Posted in Mountains with tags , , , , , , , , on May 11, 2013 by xi'an

“Today,  Everest is too much of a business and there are too many heroes.” Simone Moro

I was reading in Le Monde yesterday about an ugly fight occurring between a team of alpine-style climbers Ueli Steck, Simone Moro, and Jonathan Griffith) and the team of sherpas installing fixed ropes on the normal route to Everest in preparation for the hundreds of clients waiting at Base Camp. The sherpas apparently did not accept the parallel  and faster climb of the three independent climbers to their tent at Camp 3, as well as resented these climbers having completed the fixed rope equipment in a gesture of good will (?). When the latter came down to Camp 2 they were faced by a mob of 100 angry sherpas ready to lynch them and had to be evacuated… Obviously, I have no further details than those I read in various interviews, from Ueli Steck‘s, to Simone Moro‘s, to the sherpas’. So I cannot judge of the responsibility of either side. However, facts are such that the team of three came closed to being stoned to death and that it had to leave Base Camp under a death threat.

This awful story reflects very badly on how much money has perverted mountaineering on Everest: while Steck and his team-mates were working on a genuine mountaineering feat by climbing a new route on a three person team, alpine-style, with no sherpa backup, the sherpas were working for half a dozen commercial companies and the millions of dollars behind (rates range from $50,000 to $100,000 per client!).

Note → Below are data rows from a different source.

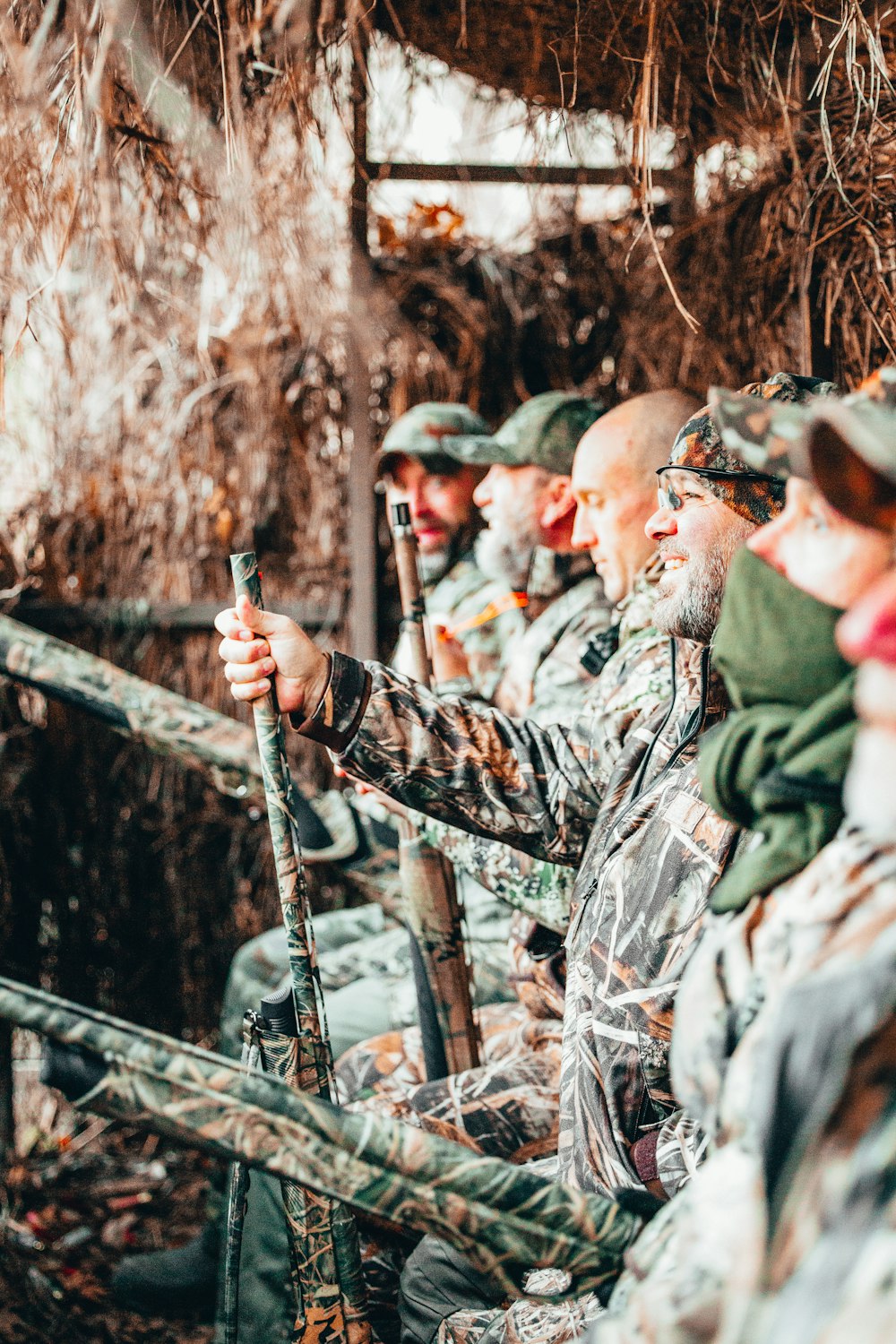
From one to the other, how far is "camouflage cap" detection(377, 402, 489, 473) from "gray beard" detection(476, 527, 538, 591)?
450mm

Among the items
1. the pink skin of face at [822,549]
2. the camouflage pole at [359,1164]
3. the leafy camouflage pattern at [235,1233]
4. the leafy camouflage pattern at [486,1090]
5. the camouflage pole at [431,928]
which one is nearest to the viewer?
the pink skin of face at [822,549]

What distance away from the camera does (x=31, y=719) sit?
13.4 ft

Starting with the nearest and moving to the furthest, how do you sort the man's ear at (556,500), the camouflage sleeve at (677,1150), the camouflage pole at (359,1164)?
the camouflage pole at (359,1164) < the camouflage sleeve at (677,1150) < the man's ear at (556,500)

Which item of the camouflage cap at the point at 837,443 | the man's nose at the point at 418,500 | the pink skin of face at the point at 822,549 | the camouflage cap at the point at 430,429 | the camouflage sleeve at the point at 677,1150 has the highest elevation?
the camouflage cap at the point at 430,429

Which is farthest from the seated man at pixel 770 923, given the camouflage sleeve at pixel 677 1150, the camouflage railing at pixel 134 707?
the camouflage railing at pixel 134 707

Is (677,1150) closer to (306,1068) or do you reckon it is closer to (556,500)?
(306,1068)

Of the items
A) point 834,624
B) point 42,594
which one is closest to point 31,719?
point 42,594

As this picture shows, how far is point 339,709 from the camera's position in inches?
82.4

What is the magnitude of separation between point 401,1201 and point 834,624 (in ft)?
2.74

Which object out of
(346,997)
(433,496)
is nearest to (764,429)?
(346,997)

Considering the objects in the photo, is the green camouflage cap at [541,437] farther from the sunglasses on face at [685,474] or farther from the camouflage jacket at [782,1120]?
the camouflage jacket at [782,1120]

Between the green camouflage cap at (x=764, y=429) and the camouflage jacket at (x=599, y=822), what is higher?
the green camouflage cap at (x=764, y=429)

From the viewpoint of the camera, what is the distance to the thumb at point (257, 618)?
1.96m

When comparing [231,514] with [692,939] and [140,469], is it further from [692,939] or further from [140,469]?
[692,939]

Preventing climbers from climbing nearby (as long as they do not endanger anyone on the route) goes against the #1 mountaineering rule that mountains (and routes) do not belong to anyone, not even locals, and that faster teams should get priority. As shown in the book Into Thin Air, commercial expeditions have already demonstrated not caring about the #2 rule that one should bring assistance to anyone in danger: helping a perfect stranger down safely rather than bringing a $100,000 client to the top does not seem part of their equation. To be fair, Simone Moro also has commercial interests in the Himalayas through his helicopter rescue company, but I do not think this had anything to do with the current fight, besides being for the general “good—this is arguable, though, given that it gives a false sense of safety to people who should not be there…

Just a note on why I was shocked by this story: Ueli Steck is an amazing Swiss climber of Messner-ian class, who opened new routes in the Alps, Himalayas and Patagonia, often climbing them solo. (See Messner’s interview on Steck’s website, where he states that independent climbers are now perceived as parasites by sherpas.) One of his greatest feats so far is soloing the Heckmair route (the ultimate mountain climb in my opinion, see e.g. Joe Simpson’s missed attempt) on the Eiger Nordwand in 2 hours 47 minutes (it took Heckmair and his team three days in 1937).